Stored data:
☆ ☆ ☆ ☆

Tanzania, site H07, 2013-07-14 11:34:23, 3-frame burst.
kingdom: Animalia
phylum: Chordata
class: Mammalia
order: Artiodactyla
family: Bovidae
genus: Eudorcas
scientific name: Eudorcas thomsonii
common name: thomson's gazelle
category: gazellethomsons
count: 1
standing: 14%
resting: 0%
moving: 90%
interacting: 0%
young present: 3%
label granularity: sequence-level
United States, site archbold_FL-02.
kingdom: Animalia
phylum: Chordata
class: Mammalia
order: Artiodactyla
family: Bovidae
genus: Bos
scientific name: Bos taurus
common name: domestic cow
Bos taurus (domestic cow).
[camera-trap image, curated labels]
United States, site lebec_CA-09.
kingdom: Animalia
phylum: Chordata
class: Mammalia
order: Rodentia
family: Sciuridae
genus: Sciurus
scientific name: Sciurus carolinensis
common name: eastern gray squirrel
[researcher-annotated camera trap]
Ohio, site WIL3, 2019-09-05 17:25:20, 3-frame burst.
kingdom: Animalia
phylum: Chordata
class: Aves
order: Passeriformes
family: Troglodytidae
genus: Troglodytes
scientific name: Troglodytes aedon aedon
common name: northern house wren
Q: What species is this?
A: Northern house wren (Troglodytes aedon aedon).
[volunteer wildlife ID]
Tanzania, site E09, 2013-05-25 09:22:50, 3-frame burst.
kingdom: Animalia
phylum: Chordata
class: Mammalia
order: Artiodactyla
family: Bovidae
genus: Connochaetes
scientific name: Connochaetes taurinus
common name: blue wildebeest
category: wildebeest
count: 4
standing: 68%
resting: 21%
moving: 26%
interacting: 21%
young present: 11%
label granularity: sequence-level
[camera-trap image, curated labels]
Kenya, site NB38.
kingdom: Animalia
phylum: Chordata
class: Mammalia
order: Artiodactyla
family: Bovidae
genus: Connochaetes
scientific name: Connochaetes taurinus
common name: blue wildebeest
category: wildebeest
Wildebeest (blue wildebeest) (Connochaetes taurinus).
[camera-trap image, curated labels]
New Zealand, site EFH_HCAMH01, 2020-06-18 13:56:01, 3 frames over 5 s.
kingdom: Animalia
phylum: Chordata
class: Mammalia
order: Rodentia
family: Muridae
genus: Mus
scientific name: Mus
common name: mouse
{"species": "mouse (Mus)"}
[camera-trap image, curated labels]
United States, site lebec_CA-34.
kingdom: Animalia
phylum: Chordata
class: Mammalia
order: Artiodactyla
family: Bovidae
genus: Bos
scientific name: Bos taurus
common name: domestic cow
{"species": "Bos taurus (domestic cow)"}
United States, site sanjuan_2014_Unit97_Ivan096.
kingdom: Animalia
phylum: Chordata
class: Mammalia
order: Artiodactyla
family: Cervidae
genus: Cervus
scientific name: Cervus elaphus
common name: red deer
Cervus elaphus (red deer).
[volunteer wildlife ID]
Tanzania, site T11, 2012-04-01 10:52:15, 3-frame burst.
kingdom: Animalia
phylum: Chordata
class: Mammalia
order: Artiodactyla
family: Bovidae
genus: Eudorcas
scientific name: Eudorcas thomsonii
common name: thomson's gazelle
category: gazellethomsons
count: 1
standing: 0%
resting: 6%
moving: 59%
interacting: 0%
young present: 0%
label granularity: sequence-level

☆ ☆ ☆ ☆

Please set down all of the records exactly.

Tanzania, site H07, 2013-07-14 11:34:23, 3-frame burst.
kingdom: Animalia
phylum: Chordata
class: Mammalia
order: Artiodactyla
family: Bovidae
genus: Eudorcas
scientific name: Eudorcas thomsonii
common name: thomson's gazelle
category: gazellethomsons
count: 1
standing: 14%
resting: 0%
moving: 90%
interacting: 0%
young present: 3%
label granularity: sequence-level
United States, site archbold_FL-02.
kingdom: Animalia
phylum: Chordata
class: Mammalia
order: Artiodactyla
family: Bovidae
genus: Bos
scientific name: Bos taurus
common name: domestic cow
Bos taurus (domestic cow).
[camera-trap image, curated labels]
United States, site lebec_CA-09.
kingdom: Animalia
phylum: Chordata
class: Mammalia
order: Rodentia
family: Sciuridae
genus: Sciurus
scientific name: Sciurus carolinensis
common name: eastern gray squirrel
[researcher-annotated camera trap]
Ohio, site WIL3, 2019-09-05 17:25:20, 3-frame burst.
kingdom: Animalia
phylum: Chordata
class: Aves
order: Passeriformes
family: Troglodytidae
genus: Troglodytes
scientific name: Troglodytes aedon aedon
common name: northern house wren
Q: What species is this?
A: Northern house wren (Troglodytes aedon aedon).
[volunteer wildlife ID]
Tanzania, site E09, 2013-05-25 09:22:50, 3-frame burst.
kingdom: Animalia
phylum: Chordata
class: Mammalia
order: Artiodactyla
family: Bovidae
genus: Connochaetes
scientific name: Connochaetes taurinus
common name: blue wildebeest
category: wildebeest
count: 4
standing: 68%
resting: 21%
moving: 26%
interacting: 21%
young present: 11%
label granularity: sequence-level
[camera-trap image, curated labels]
Kenya, site NB38.
kingdom: Animalia
phylum: Chordata
class: Mammalia
order: Artiodactyla
family: Bovidae
genus: Connochaetes
scientific name: Connochaetes taurinus
common name: blue wildebeest
category: wildebeest
Wildebeest (blue wildebeest) (Connochaetes taurinus).
[camera-trap image, curated labels]
New Zealand, site EFH_HCAMH01, 2020-06-18 13:56:01, 3 frames over 5 s.
kingdom: Animalia
phylum: Chordata
class: Mammalia
order: Rodentia
family: Muridae
genus: Mus
scientific name: Mus
common name: mouse
{"species": "mouse (Mus)"}
[camera-trap image, curated labels]
United States, site lebec_CA-34.
kingdom: Animalia
phylum: Chordata
class: Mammalia
order: Artiodactyla
family: Bovidae
genus: Bos
scientific name: Bos taurus
common name: domestic cow
{"species": "Bos taurus (domestic cow)"}
United States, site sanjuan_2014_Unit97_Ivan096.
kingdom: Animalia
phylum: Chordata
class: Mammalia
order: Artiodactyla
family: Cervidae
genus: Cervus
scientific name: Cervus elaphus
common name: red deer
Cervus elaphus (red deer).
[volunteer wildlife ID]
Tanzania, site T11, 2012-04-01 10:52:15, 3-frame burst.
kingdom: Animalia
phylum: Chordata
class: Mammalia
order: Artiodactyla
family: Bovidae
genus: Eudorcas
scientific name: Eudorcas thomsonii
common name: thomson's gazelle
category: gazellethomsons
count: 1
standing: 0%
resting: 6%
moving: 59%
interacting: 0%
young present: 0%
label granularity: sequence-level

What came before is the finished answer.